• SELECTED EXTRACT:
----

RETHINKING JAPAN’S MODERNITY IN WORKS OF MURAKAMI HARUKI

CHIAKI TAKAGI

UNIVERSITY OF NORTH CAROLINA AT GREENSBORO

Introduction

In modern Japanese history, the postwar experience has often been depicted as a story of war victims’ endeavors to rebuild the nation from the ashes. “Sengo” (postwar) is considered a new history as if the nuclear bomb had completely eliminated the preceding period from the chronological table. “Sengo” is an ambiguous period with no clear end date (if it has ended). It is actually a signifier that produces a convenient legitimacy for Japan to claim a new history and ignore the painful memories of the people who fought the war for the nation. By the late 1960s, people’s hard work was rewarded with the proud middle class identity, the high standard of living (with television sets, refrigerators and washing machines), and an illusion of freedom based on democracy. In reality, however, postwar Japan is a highly controlled society in which those who were once committed to die for the emperor were transformed into “salary men” who would die for the nation’s economy.

In this regard, the “post-” in postwar simply grants a new name of democracy for the same old imperial rule. Although Japan’s colonial expansion was stopped with its surrender, the end of the war did not stop the “modern” from seeking the power to control. The imperial energy that once implemented modernization / industrialization / westernization internally, as well as external colonization over Asia, survived the war and rebuilt postwar Japan. In other words, Japan is colonized by the modern and this highly controlled society does not allow its members to develop individuality. Instead, it provides them with a ready-made collective identity. Consequently, the modern continues as long as the period of “sengo” lasts.

In this paper, I rethink modern Japan’s cultural formation by reconstructing its modernization in the framework of the postcolonial. I am aware that Japan is not a postcolonial society, and my attempt challenges geopolitical particularity of the postcolonial. However, colonization does not take one form. It occurs not only at the political level but also at cultural, individual, psychological, and physical levels, which do not discriminate based on the place of occurrence, if being colonized is to be deprived of freedom of choice. If we see the high degree of control of today’s Japanese society as a continuation of imperial rule, its (post)modernity is considered a version of (post)coloniality. In addition, modernization in the western sense does not always fit the non-western societies and in Japan’s case, its trajectory to the modern is especially unique in terms of its recognition of Orient as well as Occident. I regard that the postcolonial is a localized version of the postmodern and it gives a necessary theoretical framework to identify the source of Japan’s modernity.

----

• EXTRACTED MATERIAL:
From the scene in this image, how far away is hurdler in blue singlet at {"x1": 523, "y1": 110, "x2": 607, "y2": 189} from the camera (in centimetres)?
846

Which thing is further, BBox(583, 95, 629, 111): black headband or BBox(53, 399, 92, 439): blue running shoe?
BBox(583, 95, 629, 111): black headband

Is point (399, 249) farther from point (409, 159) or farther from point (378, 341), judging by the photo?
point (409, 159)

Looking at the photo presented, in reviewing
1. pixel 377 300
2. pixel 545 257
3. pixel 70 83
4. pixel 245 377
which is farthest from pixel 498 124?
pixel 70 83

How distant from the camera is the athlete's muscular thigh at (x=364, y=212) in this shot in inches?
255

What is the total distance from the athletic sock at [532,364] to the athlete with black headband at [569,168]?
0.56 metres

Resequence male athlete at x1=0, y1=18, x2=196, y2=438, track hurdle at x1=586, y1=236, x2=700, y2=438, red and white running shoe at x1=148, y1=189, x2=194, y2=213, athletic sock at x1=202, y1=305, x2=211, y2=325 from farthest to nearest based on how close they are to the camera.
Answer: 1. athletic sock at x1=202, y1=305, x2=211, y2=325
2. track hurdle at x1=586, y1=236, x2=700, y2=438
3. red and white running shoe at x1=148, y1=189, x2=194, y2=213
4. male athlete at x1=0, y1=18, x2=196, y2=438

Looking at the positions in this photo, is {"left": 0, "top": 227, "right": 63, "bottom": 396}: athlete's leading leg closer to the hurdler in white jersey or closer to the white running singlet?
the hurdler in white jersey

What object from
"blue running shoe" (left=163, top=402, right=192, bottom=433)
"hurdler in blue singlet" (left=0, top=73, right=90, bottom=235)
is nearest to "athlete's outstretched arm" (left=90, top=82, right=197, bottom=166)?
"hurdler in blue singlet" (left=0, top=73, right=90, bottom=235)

----

• DIRECTIVE: Please decide whether each statement agrees with the essay on Japan's postwar modernity, answering yes or no and quoting the deciding words of the essay. 1. "Sengo" has a clear end date. 2. The author considers Japan a postcolonial society. 3. By the late 1960s, the high standard of living included television sets, refrigerators and washing machines. The entries have no connection to the essay on Japan's postwar modernity.

• ANSWER:
1. No: "“Sengo” is an ambiguous period with no clear end date (if it has ended)."
2. No: "I am aware that Japan is not a postcolonial society"
3. Yes: "the high standard of living (with television sets, refrigerators and washing machines)"